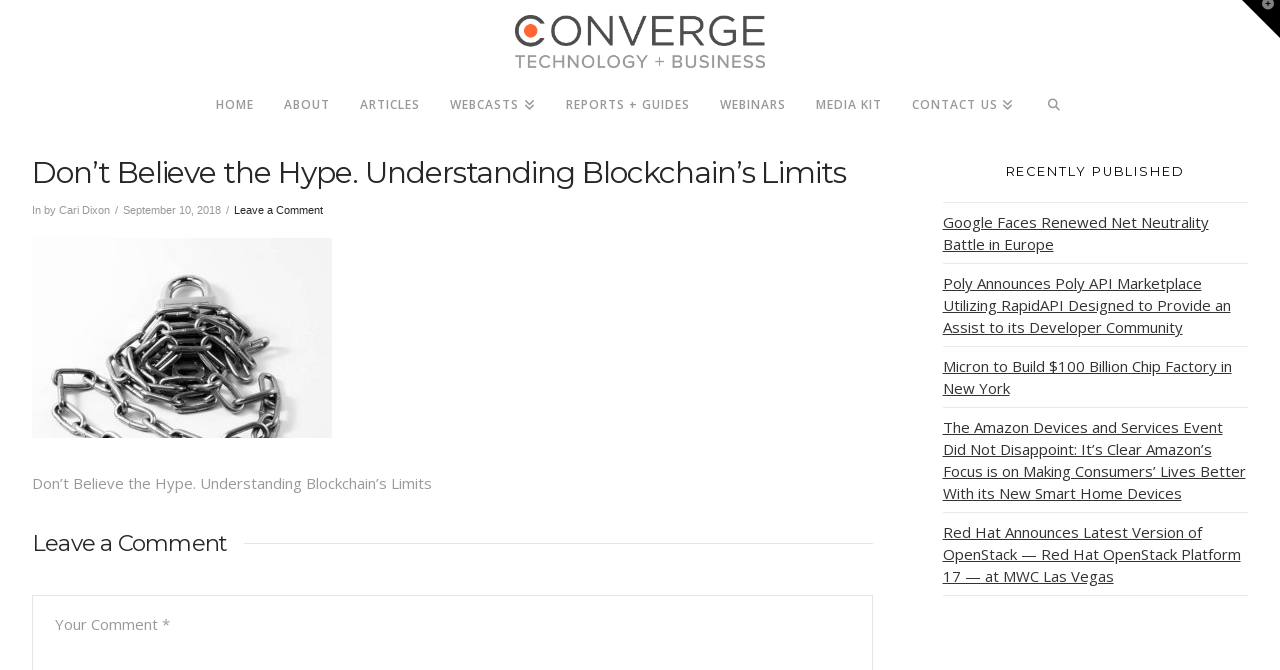

--- FILE ---
content_type: text/css; charset=UTF-8
request_url: https://convergetechmedia.com/wp-content/themes/x/style.css?ver=6.8.3
body_size: -468
content:
/*

Theme Name: X
Theme URI: https://theme.co/x
Author: Themeco
Author URI: https://theme.co
Description: An immensely powerful and endlessly customizable WordPress theme.
Version: 10.5.15
License: GNU General Public License v2.0
License URI: https://www.gnu.org/licenses/gpl-2.0.html
Text Domain: __x__

*/


--- FILE ---
content_type: text/css; charset=UTF-8
request_url: https://convergetechmedia.com/wp-content/themes/convergechild/style.css?ver=6.8.3
body_size: -359
content:
/*
Theme Name:     ConvergeChild
Description:    
Author:         wmys
Template:       x

(optional values you can add: Theme URI, Author URI, Version, License, License URI, Tags, Text Domain)
*/


--- FILE ---
content_type: application/javascript; charset=UTF-8
request_url: https://convergetechmedia.com/wp-content/plugins/open-moves-form/user.js?ver=1768830040
body_size: -18
content:
jQuery(document).ready(function(){

	setTimeout(function(){
	    jQuery("#donotshow").click();
	}, 800);

	jQuery('body').on('click', '.open_moves_submit_form', function( e ){

		e.preventDefault();

		var token = jQuery(this).attr('t');

		var form_url = jQuery('.openmoves_form_'+token+' input[name=form_url').val();
		var addressbookid = jQuery('.openmoves_form_'+token+' input[name=addressbookid').val();
		var userid = jQuery('.openmoves_form_'+token+' input[name=userid').val();
		var ReturnURL = jQuery('.openmoves_form_'+token+' input[name=ReturnURL').val();
		var cd_FIRSTNAME = jQuery('.openmoves_form_'+token+' input[name=cd_FIRSTNAME').val();
		var cd_LASTNAME = jQuery('.openmoves_form_'+token+' input[name=cd_LASTNAME').val();
		var Email = jQuery('.openmoves_form_'+token+' input[name=Email').val();

		var daily_posts = false

		// if( jQuery('.openmoves_form_'+token+' input[name=daily_posts').is(":checked") ){
			var data2 = {
				action: 'openmoves_daily_subscribers',
				subscriber_name: cd_FIRSTNAME+' '+cd_LASTNAME,
				subscriber_email: Email
			}
			jQuery.post( bmg_ajax_url, data2, function( response ) {
				var data = {
					addressbookid: addressbookid,
					userid: userid,
					ReturnURL: '',
					cd_FIRSTNAME: cd_FIRSTNAME,
					cd_LASTNAME: cd_LASTNAME,
					Email: Email
				}
				jQuery.ajax({
					url: form_url,
					jsonp: "callback",
				    type: "POST",
		      		dataType: "json",
					data: data,
					error: function (data) {
				        if( data ){
				        	window.location.href = ReturnURL;
				        }
			      	}
				})
			});
		// } else {
		// 	var data = {
		// 		addressbookid: addressbookid,
		// 		userid: userid,
		// 		ReturnURL: '',
		// 		cd_FIRSTNAME: cd_FIRSTNAME,
		// 		cd_LASTNAME: cd_LASTNAME,
		// 		Email: Email
		// 	}
		// 	jQuery.ajax({
		// 		url: form_url,
		// 		jsonp: "callback",
		// 	    type: "POST",
	 //      		dataType: "json",
		// 		data: data,
		// 		error: function (data) {
		// 	        if( data ){
		// 	        	window.location.href = ReturnURL;
		// 	        }
		//       	}
		// 	})
		// }
	});
});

⁂

◆ HOW TO COMPLETE THIS TASK
In the records above, find each line that holds the word "Version"; copy all such lines.

◆ TASK RESPONSE
Version: 10.5.15
(optional values you can add: Theme URI, Author URI, Version, License, License URI, Tags, Text Domain)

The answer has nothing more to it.